Obama is a longtime comics fan, preferring angst-ridden superheroes like Spider-Man and Batman. And the comics industry, which has often added famous Presidents into its stories, has been eager to capitalize on the new President's popularity in the months since his election.
Many modern U.S. Presidents have "guest-starred" in comic books, including Bill Clinton, Jimmy Carter, and John F. Kennedy. Even Abraham Lincoln shared a few panels with Batman in the Elseworlds graphic novel The Blue, The Grey, and The Bat (1993).
Often such appearances have been critical of the Commander-in-Chief. For instance, Ronald Reagan had an unflattering supporting role in Frank Miller's The Dark Knight Returns (1986). George W. Bush, likewise, appeared in issues of Marvel's The Ultimates, the post-9/11 reboot of The Avengers.
Richard Nixon is another favorite for comics satire. Among his most notable comics appearances are in Alan Moore and Dave Gibbons' Watchmen (1985), where Nixon is serving an unprecedented fifth term, and in John Byrne's Star Trek: Assignment Earth #5 (2009), in which aliens clone Nixon in a bid for world domination.
Unlike his predecessors, President Obama was featured in comic books before even taking office. IDW published a one-shot biography of the Democratic Presidential Candidate in the fall of 2008, called Presidential Material: Barack Obama. (In fairness, IDW also put out a companion comic, Presidential Material: John McCain, profiling Obama's Republican rival.)
The Amazing Spider-Man #583, published a few weeks before Obama's inauguration, had a bonus story in which Spider-Man foils a plot by the Chameleon to impersonate Obama and get sworn in as President in his place. Obama was also featured on a variant cover of the issue, giving Spidey a thumbs-up.
Once Obama became President, his comics appearances got even stranger. He was given an Arnold Schwarzenegger-style physique in DDP's miniseries Barack the Barbarian. All the prominent political figures in Washington are parodied as Barack the Barbarian battles such villains as the despot Boosh and Red Sarah, Fighting Queen of the North.

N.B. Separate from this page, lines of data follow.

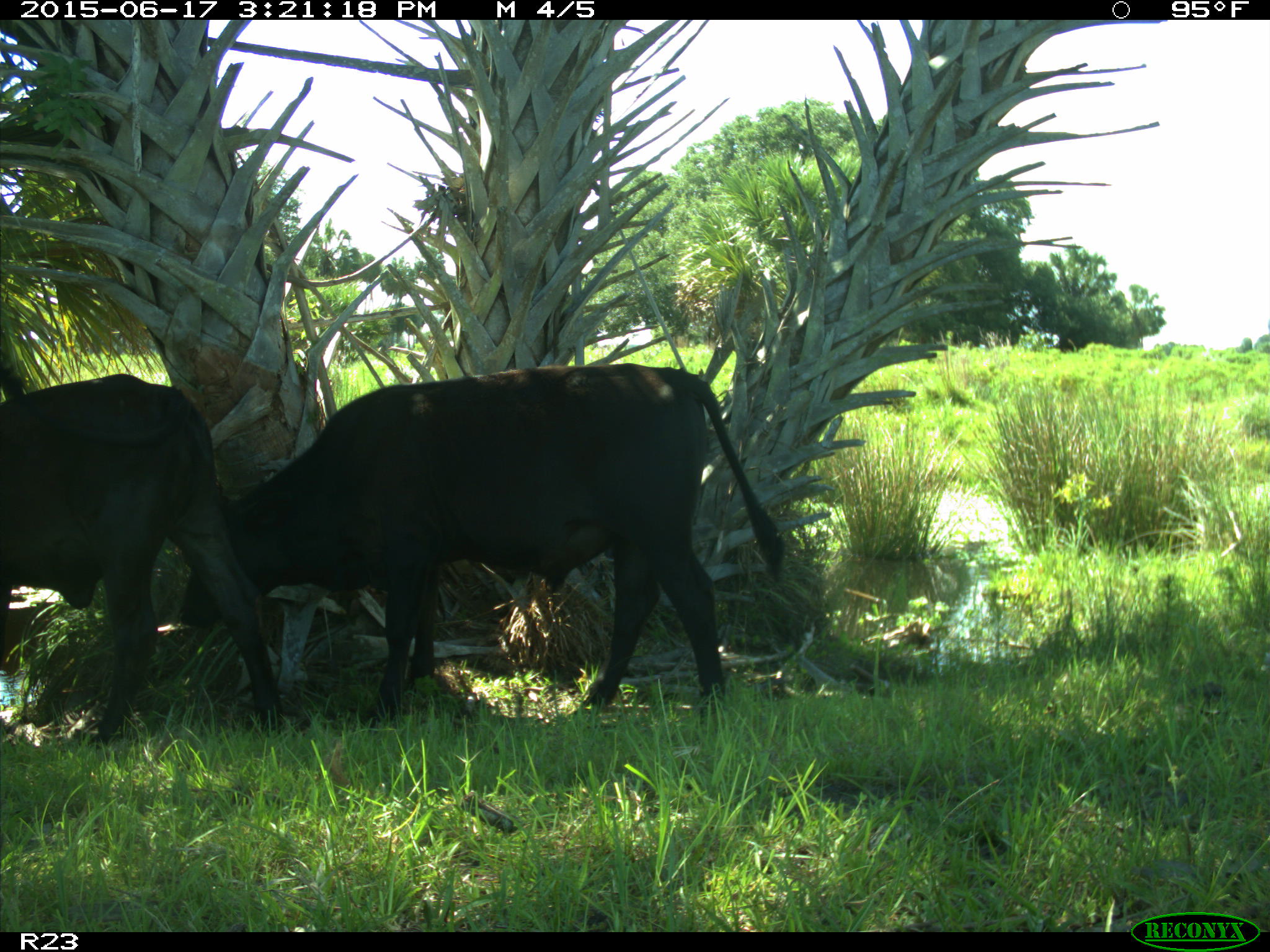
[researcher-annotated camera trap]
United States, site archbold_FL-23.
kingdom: Animalia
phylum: Chordata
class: Mammalia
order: Artiodactyla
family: Bovidae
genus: Bos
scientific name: Bos taurus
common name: domestic cow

Barack Obama even teamed up with the star of The Evil Dead trilogy in Dynamite's Army of Darkness: Ash Saves Obama. In this unlikely adventure, Obama stops at a Detroit comics convention where Ash, fresh from battling the legions of hell, is back at his menial job. But Ash leaps into action to save the President when the Necronomicon once again raises the dead.
President Obama appeared in a similar vein in President Evil from Antarctic Press. Though Obama and other politicians fight off zombie hordes in the manner of the Resident Evil video games and movies, President Evil #1's cover actually spoofs the classic Army of Darkness release poster.
Most recently, Obama has appeared in a spoof cover of Buffy The Vampire Slayer Season 8 as the soon-to-be-revealed secret identity of the villain Twilight. However, Dark Horse editor Scott Allie has said that the cover would not end up on the final issue.
Gimmick or Social Commentary?
Barack Obama stands out from other U.S. Presidents who have been featured in comics, thanks to the frequency – and sometimes silliness – of his appearances in the past year.
Unlike earlier parodies of Presidents Nixon or Reagan, however, Obama's comics cameos could be filled by any celebrity, and seem designed to cash in on his current pop-culture status. Only if comics creators include Obama in future stories to examine the policies of his Presidency will Barack Obama comics rise above mere gimmicks.